At FilmClub, we plan to offer our members a regular look at the different skills involved in making movies. That way, we hope that you’ll not only build up a real understanding of just how an idea for a story ends up on-screen – but also that you might find an area of the movie industry that you might want to one day work in yourself. We’re starting things off with Visual Effects – the art of creating all those things that you might think would be impossible to put up on-screen. In many films, it’s one of the most vital roles in the whole production – the Visual Effects department being responsible for the movie’s most spectacular moments, the sights that take the audience’s breath away. But it’s also a role about which you might not know too much – in which case, don’t worry. It’s often one of the jobs on a film set that’s a mystery to most of those who aren’t actually doing it! In order to help put that situation right, we’ve collected what we think are some of the best examples of the work of a Visual Effects department.

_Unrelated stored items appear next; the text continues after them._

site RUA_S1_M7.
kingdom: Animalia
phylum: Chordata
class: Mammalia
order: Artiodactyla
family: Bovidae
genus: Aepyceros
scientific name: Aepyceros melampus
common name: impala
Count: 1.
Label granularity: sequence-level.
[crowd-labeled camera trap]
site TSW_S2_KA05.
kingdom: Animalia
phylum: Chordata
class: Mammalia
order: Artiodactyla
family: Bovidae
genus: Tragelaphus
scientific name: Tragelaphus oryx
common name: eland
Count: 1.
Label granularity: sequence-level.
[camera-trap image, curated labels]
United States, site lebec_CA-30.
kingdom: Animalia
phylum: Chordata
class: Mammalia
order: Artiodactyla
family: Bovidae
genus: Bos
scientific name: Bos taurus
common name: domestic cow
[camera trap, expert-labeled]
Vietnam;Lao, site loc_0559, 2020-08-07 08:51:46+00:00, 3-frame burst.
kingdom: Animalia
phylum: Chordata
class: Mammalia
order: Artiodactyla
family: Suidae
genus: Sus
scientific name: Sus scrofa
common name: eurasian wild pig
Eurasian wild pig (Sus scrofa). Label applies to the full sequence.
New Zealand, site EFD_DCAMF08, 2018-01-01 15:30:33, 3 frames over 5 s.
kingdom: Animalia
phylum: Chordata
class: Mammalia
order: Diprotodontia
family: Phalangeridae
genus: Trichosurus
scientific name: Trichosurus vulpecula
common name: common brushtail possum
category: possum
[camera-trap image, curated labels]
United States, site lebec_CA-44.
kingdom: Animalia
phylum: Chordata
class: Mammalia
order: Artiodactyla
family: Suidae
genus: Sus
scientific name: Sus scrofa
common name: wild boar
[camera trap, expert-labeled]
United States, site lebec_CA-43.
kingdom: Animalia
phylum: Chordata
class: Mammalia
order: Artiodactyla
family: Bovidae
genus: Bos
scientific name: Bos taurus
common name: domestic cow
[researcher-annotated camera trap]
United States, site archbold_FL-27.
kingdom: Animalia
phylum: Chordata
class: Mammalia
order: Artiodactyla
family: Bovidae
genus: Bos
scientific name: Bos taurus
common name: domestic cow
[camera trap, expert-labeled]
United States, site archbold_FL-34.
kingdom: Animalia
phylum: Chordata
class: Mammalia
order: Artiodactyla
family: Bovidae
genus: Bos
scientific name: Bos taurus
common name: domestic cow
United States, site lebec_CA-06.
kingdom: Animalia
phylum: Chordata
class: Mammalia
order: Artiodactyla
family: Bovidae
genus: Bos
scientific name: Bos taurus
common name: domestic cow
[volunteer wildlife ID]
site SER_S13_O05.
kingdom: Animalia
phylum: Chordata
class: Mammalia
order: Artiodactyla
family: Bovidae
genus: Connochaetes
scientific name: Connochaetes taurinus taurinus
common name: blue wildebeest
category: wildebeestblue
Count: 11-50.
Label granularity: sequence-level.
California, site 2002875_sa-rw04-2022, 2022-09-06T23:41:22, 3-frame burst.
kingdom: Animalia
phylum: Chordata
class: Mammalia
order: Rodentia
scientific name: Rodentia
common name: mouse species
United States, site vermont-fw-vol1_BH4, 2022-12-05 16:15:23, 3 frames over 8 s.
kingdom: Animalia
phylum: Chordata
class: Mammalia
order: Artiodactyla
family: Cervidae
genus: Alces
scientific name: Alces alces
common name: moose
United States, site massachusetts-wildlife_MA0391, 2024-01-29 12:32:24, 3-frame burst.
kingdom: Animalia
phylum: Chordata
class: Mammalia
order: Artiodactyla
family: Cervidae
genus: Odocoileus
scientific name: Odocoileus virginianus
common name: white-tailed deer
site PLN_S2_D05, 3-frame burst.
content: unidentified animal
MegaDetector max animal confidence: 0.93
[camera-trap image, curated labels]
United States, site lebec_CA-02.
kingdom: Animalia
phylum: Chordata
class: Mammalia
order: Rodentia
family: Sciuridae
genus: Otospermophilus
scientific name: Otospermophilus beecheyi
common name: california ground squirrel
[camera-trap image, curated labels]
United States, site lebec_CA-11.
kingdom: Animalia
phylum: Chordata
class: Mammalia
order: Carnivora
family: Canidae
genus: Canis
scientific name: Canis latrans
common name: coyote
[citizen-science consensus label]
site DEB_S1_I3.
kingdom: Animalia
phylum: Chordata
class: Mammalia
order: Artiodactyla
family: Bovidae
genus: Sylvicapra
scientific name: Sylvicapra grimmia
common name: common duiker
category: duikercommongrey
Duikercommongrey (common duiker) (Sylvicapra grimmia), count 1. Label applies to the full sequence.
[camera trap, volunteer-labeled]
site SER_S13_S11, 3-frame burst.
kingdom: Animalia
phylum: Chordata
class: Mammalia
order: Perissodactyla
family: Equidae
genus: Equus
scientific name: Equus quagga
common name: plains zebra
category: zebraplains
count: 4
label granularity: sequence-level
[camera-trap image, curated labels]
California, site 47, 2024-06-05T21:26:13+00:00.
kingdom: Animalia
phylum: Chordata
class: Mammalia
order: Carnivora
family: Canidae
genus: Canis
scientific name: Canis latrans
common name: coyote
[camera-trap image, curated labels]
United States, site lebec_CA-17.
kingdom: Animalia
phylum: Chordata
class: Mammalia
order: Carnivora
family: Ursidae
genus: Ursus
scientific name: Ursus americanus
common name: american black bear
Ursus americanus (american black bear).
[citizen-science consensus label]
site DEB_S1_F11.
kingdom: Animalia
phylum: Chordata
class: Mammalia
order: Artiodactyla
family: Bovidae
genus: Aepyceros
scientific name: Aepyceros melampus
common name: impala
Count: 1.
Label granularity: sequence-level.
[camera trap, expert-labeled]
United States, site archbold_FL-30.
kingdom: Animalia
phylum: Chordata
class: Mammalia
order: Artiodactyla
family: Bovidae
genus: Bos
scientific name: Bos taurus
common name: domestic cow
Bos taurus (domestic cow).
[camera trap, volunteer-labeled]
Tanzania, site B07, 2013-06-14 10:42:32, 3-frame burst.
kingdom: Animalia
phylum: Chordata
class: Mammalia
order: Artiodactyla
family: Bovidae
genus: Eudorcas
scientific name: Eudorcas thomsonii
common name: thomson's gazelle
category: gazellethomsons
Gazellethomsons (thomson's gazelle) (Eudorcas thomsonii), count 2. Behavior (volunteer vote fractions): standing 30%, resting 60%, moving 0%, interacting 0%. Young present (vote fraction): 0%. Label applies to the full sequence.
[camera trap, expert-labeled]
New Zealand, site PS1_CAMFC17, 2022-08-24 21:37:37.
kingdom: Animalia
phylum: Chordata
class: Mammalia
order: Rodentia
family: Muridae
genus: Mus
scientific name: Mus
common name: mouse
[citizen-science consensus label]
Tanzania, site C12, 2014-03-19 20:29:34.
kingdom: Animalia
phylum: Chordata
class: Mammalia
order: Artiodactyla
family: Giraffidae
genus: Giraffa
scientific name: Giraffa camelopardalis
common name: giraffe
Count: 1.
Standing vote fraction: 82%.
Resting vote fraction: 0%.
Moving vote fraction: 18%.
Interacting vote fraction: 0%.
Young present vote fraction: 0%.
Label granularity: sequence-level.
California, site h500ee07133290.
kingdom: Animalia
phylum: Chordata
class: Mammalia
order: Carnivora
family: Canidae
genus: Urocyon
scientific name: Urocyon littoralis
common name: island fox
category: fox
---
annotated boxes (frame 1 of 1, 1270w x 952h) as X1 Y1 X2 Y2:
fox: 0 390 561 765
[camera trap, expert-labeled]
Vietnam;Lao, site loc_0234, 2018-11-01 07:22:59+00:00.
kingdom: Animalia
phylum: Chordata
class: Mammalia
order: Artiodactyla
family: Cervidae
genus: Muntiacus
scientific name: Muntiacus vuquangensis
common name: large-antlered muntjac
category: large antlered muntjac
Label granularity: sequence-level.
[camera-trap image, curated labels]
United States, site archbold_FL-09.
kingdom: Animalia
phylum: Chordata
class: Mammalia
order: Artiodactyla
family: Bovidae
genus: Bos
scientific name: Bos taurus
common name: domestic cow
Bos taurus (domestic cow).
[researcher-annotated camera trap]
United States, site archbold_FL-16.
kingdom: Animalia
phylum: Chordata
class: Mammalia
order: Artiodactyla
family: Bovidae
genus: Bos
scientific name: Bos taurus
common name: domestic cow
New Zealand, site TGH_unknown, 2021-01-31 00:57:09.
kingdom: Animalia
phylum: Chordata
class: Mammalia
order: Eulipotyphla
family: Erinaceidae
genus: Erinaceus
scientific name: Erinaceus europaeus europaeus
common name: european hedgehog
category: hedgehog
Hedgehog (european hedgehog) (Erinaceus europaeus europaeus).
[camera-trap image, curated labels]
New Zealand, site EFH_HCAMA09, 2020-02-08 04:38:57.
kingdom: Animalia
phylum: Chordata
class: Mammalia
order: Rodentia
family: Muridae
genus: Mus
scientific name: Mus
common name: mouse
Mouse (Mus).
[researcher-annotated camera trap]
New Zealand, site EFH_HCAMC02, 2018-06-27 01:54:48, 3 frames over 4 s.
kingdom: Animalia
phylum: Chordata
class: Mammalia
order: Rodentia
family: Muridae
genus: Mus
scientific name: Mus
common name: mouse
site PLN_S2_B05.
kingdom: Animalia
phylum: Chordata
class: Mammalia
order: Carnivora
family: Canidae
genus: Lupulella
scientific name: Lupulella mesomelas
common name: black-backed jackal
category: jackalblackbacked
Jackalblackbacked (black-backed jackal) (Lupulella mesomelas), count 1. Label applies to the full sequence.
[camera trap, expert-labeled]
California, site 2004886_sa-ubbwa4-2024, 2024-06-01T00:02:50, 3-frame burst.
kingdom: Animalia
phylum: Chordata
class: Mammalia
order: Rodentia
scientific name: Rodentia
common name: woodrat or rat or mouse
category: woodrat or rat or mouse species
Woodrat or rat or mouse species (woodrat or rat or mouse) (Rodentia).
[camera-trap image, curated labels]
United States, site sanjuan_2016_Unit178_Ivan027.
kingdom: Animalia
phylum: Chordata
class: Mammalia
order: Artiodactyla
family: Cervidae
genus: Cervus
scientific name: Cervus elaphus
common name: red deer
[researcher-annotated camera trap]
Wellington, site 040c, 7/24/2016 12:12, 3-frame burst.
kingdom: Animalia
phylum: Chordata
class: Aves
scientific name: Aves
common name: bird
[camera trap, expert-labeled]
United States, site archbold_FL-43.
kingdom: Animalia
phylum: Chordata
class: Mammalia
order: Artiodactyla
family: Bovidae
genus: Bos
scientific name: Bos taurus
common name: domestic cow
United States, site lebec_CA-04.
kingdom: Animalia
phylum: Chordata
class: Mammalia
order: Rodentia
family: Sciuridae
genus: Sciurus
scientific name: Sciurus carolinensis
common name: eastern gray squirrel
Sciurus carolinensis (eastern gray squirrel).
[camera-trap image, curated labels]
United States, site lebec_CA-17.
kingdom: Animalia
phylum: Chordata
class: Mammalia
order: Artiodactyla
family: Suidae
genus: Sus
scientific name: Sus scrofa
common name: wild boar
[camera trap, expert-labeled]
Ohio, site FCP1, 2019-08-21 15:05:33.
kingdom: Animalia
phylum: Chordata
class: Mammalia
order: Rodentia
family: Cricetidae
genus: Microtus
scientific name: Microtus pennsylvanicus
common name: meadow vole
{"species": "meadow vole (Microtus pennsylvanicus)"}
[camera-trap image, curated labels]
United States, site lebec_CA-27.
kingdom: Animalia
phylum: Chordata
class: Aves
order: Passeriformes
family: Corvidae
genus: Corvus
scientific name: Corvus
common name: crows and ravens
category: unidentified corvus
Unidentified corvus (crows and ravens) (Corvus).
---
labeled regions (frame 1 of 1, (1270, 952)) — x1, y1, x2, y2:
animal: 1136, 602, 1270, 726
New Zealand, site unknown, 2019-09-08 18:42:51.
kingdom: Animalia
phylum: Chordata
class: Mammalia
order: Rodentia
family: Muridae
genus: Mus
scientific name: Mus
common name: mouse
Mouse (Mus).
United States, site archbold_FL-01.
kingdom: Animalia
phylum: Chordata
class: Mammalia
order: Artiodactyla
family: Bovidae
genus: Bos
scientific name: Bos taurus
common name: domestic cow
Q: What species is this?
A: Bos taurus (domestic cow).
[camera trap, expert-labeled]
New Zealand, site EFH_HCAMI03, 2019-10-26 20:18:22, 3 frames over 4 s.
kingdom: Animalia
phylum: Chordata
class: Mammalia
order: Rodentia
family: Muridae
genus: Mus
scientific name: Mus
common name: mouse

We’re starting right back in the earliest days of movie history, when jaws dropped around the world at what appeared to be a lunar landing in 1902’s A Voyage To The Moon. From there, we embark on our own journey of discovery through the most incredible advances of a century of visual effects, right up to the recent action hit Beowulf – a movie made entirely using “motion capture” computer technology. So if you want to witness the Biblical parting of the Red Sea, or a bullet fly through the air in such hyper slow-motion that the hero can swerve around it or limbo underneath it, or the Statue of Liberty disappear beneath a wall of ice and snow, or a bike race conducted at the speed of light inside an out-of-control computer game.... well, then you’ve come to the right place. And if you like what you see, then we hope you’ll give some thought to what it might be like to become a Visual Effects maestro yourself.

TALKING POINTS

What spectacular or amazing sights would you like to see in a movie that have never (so far!) appeared on the big screen? How satisfying do you think it is for a member of a VIsual Effects unit to see their work up on screen and know the audience are being blown away by it? In the context of the times that they were made, which of the films in this season do you think most dazzled movie-goers? Which do you think is the most spectacular now?